>> START PASSAGE TO READ

Identifying Entrepreneurs During Job Interviews - mollylynn
http://www.infochachkie.com/entrepreneurial-interviewing/
How to avoid hiring a "wantrepreneur" at your startup.
======
skmurphy
The personal questions proposed in this post are not in any way relevant to
job performance and put you at risk of an anti-discrimination lawsuit in
California. The relevance to entrepreneurship is never explained in the post,
you might as well ask "what is your favorite color" as it's as useful as these
questions.

It's also interesting that all of the "homework" tasks are marketing or
business development related. To help the average hacker understand what's
being asked here, pretend that you were given a programming assignment and
asked to bring the code in on a USB key so that it could be "reviewed" as a
part of the interview. This is different from being asked to sketch out an
approach during an interview, he wants real work for free.

The downturn may embolden certain hiring managers to abuse candidates, please
don't become one of them.

>> END PASSAGE TO READ
>> START AVAILABLE DATA

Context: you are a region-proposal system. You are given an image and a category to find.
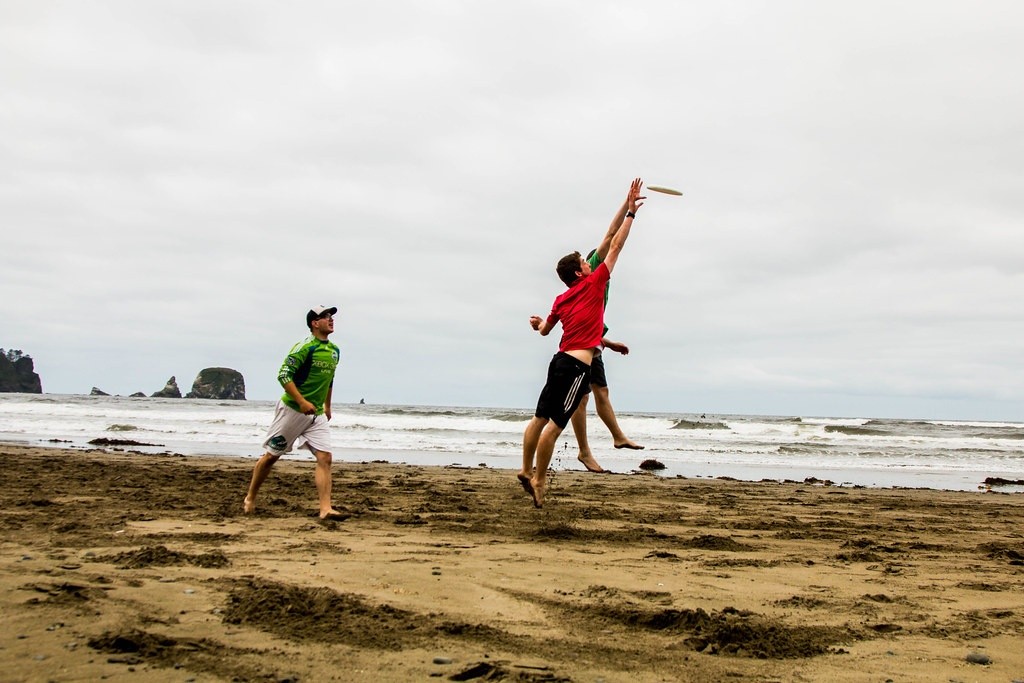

>> END AVAILABLE DATA

▸ TO BE DONE
1. List every word or phrase that appears inside double quotation marks in the thread about spotting entrepreneurs in job interviews.
2. Carry on the thread about spotting entrepreneurs in job interviews, starting after its final sentence.

▸ RESPONSES TO THE TASKS
1.
wantrepreneur
what is your favorite color
homework
reviewed

2.
------
helveticaman
_Free Consulting

Before you conclude the interview, assuming you are interested in the
candidate, give them some meaningful homework. For instance, you might ask
them to research a potential new market, analyze a competitor or assess a new
distribution channel. Preferably select a task that will add value to your
team’s efforts – not a make-work project.

There are several potential positive outcomes from this approach: (i) you get
free consulting, (ii) the candidate becomes engaged in your business and thus
can hit the ground running if they are hired, and most importantly, (iii) it
gives you an effective window into their soul and true motivations, as well as
an assessment of their skills and abilities._

Free consulting? Strikes me as a little sleazy.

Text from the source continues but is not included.